Solution: Tagging. The whole point of having a search function is so that you type an intuitive, not technical, description of what you’re looking for and then you find it. However, this only works if the name of the file or its tags have intuitive descriptors. Let’s look at the tags for Health and Nutrition: % of Women who Died Due to Pregnancy-Related Causes.
“Health” and “Nutrition” are already part of the title, so they are unnecessary but don’t hurt. “Philippines,” well yes, we are in the Philippines, all of this is assumed to be data about the Philippines, so again, totally unnecessary but doesn’t take away anything. “NAMRIA” stands for the National Mapping and Resource Information Authority. I had to Google that because I had no idea what it was and I have no idea why anyone who wanted to know about maternal mortality would search for NAMRIA.
Common sense should be used when making tags. What is this dataset? Luckily, its title is clear and specific. What are some other terms people would use to describe this and related topics? Well, “maternal mortality,” “mothers,” “death,” “female,” and “reproductive health” for starters. Tags and search terms must be assigned from the point of view of potential users.
2) Non-uniformity in data. Data is a wonderful thing. Having lots of data means that you can not only know about a single phenomenon, but you can know how it relates to other phenomena and come up with an idea about what causes it.

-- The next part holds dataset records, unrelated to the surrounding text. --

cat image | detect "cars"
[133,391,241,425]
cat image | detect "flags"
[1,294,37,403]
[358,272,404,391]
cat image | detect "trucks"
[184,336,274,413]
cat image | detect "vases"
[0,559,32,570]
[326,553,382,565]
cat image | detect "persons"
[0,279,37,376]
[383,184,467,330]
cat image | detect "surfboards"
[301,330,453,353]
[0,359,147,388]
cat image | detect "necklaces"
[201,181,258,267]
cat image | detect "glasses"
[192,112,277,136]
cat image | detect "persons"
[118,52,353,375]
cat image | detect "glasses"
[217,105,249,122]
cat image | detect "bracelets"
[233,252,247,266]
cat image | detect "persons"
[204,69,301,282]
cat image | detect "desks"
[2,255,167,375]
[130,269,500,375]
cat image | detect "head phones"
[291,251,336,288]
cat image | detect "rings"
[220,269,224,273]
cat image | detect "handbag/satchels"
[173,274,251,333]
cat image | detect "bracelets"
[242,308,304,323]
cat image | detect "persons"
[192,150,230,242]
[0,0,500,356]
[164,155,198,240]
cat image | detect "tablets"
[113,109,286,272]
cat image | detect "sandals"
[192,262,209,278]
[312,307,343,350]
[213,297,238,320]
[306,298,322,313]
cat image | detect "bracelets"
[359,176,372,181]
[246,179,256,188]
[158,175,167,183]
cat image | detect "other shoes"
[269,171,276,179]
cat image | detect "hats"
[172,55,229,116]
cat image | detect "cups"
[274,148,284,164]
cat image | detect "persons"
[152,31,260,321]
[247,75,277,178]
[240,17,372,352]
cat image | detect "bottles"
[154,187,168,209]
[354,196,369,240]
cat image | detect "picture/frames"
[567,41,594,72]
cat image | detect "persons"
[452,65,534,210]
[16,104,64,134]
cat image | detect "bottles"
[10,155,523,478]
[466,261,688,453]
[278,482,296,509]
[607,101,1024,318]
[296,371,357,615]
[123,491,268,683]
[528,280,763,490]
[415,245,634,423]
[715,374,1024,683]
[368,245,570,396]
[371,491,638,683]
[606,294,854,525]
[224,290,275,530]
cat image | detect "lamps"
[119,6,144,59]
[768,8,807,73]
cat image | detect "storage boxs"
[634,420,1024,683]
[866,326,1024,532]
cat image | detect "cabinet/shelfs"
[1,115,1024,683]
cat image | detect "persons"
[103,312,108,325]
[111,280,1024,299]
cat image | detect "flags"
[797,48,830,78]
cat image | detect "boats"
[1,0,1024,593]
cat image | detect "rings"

Say that I want to know the relationship between maternal mortality and public expenditures in health. This seems like a reasonable thing to want to know and something that we probably should know if we are going to make good policy. Maternal mortality data looks like this:
The data is obviously incomplete, which is a whole other issue. I will say, though, that having data that is accurate to the local level, even if you only have it in a few areas, is more useful for designing government interventions than having macro data that reflects the average in the country overall but does not tell you about the situation of any particular community. But I digress.
With this data it should be possible to look at the relationship between public health expenditure at the local level and maternal mortality. However, all the budget tables are just that, tables. This map must have been generated from a table, so that table already exists, but where is that table?? I need it to make simple comparison with health expenditure, not to mention more complicated statistical techniques that could reveal the effect of health expenditure on maternal mortality holding constant things like average income, average children per household, rural or urban character, etc.
Solution: The numbers exist. Show us the numbers.
(By the way, searches for “health expenditures” only resulted in national budgets. Searches for “local government units” and “IRA” turned up null.)
3) Labeling. In order to demonstrate that math has practical implications in life, 3rd grade math was full of word problems. My 3rd grade teacher insisted that we label all our answers. “The answer is not 5, it’s 5 apples. Why can’t you just say 5? Because I’m a mathematician, not a psychic, and you can’t assume I know what you’re talking about.”
Again, let’s go back to Health and Nutrition: % of Women who Died Due to Pregnancy-Related Causes. It seems pretty straight-forward: the percentage of women who died due to pregnancy-related causes in the colored local government units. However, Died when? In the past month? In 2013? Ever?? You can’t accurately find out important relationships (like those mentioned in #2) if you don’t specify a time period. Also, are these all women or women of child-bearing age? Also another potential source of skewed data.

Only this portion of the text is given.